*** TEXT BLOCK ***

Right having arrived back today, I almost can't stop laughing at the implausible and incoherent response that I received from VOSA. Here it is:

"I fully understand your concerns with the 350,000 Renault Clio Mk2 vehicles in use in the UK.

VOSA continues to monitor this situation and has, to date, accompanied Renault Engineers on inspections of 2 vehicles where the bonnet opened whilst the vehicle was in use. In both cases no design or construction deficiency was noted.  However, in both cases the safety catch was not maintained and found to be stuck in the released position. The only conclusion that could be reached in these 2 cases was the bonnet was not closed properly.

In both these cases, VOSA engineers managed to re-shape the bonnets so that they could be correctly closed as prescribed in the vehicle handbook.  Attempts to lift the bonnet when fully closed by 2 persons applying a considerable oscillating force failed to unlatch the bonnet when it was secured by either the main or safety catch.

Additionally, VOSA engineers have selected a further 4 Clio vehicles at random - 2 belonging to VOSA employees and 2 which were at body repairers.  The same methodology was applied to attempt to open the bonnets.  No defects were found.

We have analysed the annual MOT test data, as part of the test includes a specific check on the retaining devices of a bonnet which when opened would obscure the drivers view through the windscreen.  The search for the last year shows there to be a low overall failure for all vehicles types of 0.11%.  For all Renault Clio vehicles this is 0.15% and for those vehicles built between 1998-2002 the failure rate is 0.11% which indicates no significant trend.

*** SUPPLIED RECORDS ***

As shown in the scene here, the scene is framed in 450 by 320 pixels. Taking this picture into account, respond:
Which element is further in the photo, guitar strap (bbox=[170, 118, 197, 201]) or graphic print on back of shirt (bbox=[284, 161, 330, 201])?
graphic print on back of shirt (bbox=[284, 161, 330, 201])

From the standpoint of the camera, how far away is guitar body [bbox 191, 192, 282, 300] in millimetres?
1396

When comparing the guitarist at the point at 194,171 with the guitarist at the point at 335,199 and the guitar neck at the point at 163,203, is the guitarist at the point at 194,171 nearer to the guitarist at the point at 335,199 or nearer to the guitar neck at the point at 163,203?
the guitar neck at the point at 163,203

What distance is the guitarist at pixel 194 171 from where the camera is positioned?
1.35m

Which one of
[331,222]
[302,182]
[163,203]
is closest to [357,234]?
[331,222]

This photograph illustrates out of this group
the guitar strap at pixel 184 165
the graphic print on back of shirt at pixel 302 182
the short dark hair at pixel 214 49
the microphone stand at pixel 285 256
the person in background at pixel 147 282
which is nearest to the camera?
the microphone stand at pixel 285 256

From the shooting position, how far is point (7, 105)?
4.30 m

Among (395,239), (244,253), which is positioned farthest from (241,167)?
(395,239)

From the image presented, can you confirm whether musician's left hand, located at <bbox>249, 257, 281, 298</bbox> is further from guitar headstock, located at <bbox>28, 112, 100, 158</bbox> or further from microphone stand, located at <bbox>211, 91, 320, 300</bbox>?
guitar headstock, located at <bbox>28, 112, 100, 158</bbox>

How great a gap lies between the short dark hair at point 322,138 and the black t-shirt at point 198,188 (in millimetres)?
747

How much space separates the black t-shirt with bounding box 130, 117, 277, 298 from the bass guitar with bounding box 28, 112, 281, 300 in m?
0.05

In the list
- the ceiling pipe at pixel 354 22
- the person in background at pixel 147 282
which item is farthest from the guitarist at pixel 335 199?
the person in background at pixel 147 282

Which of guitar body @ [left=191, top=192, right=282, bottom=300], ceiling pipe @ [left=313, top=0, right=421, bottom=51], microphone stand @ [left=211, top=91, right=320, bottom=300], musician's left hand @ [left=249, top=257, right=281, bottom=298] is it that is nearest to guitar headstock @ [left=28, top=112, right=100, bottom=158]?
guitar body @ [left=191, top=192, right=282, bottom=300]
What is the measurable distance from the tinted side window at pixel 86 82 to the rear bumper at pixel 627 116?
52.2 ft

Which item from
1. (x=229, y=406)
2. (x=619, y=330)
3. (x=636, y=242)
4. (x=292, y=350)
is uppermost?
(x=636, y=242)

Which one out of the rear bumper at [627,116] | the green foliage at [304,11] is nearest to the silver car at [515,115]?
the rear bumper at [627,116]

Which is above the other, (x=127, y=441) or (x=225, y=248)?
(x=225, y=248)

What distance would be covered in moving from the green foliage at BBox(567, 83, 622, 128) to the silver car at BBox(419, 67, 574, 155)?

***

GIVEN EXERCISE 1:
Turn the paragraph of the Clio bonnet text that begins "We have analysed the annual MOT test data" into a short bulleted list that keeps its main facts.
GIVEN EXERCISE 2:
Carry on writing the Clio bonnet text from the point where it stops.
Nothing in the records is needed here.

EXERCISE RESULT 1:
- VOSA analyzed annual MOT test data, since the test includes a specific check on the retaining devices of a bonnet that would obscure the driver's view through the windscreen when opened.
- Over the last year, the overall failure rate for all vehicle types was 0.11%.
- For all Renault Clio vehicles it was 0.15%.
- For Clios built between 1998 and 2002 it was 0.11%, which indicates no significant trend.

EXERCISE RESULT 2:
It may also be helpful to know that one freelance journalist/researched and a major Insurance Company whom we have been in communication about this matter and who have also investigated this on behalf of our clients, are also of the opinion that this is not a design or construction deficiency.

Therefore, to date, we have no evidence to cause us to reconsider our view which is that this issue is not a matter to be addressed under the terms of the Code of Practice.

Turning now to your question about why didn't the VSB inspect the entire case file.  Renault has kept us informed of the outcome of the inspections they have conducted.  As the responsibility for the investigation rests with them - as it is they who have the detailed product knowledge and experts - and that their findings to date concur with ours, then VOSA sees no need to do so.

Regarding your particular case and our scenarios regarding the performance of the bonnet catches, this is something on which VOSA cannot comment and is a matter for Renault.

We will continue to work with Renault to monitor this situation."

What on earth is going on's kinda like I'm fighting TWO battles here - Renault and VOSA - why?????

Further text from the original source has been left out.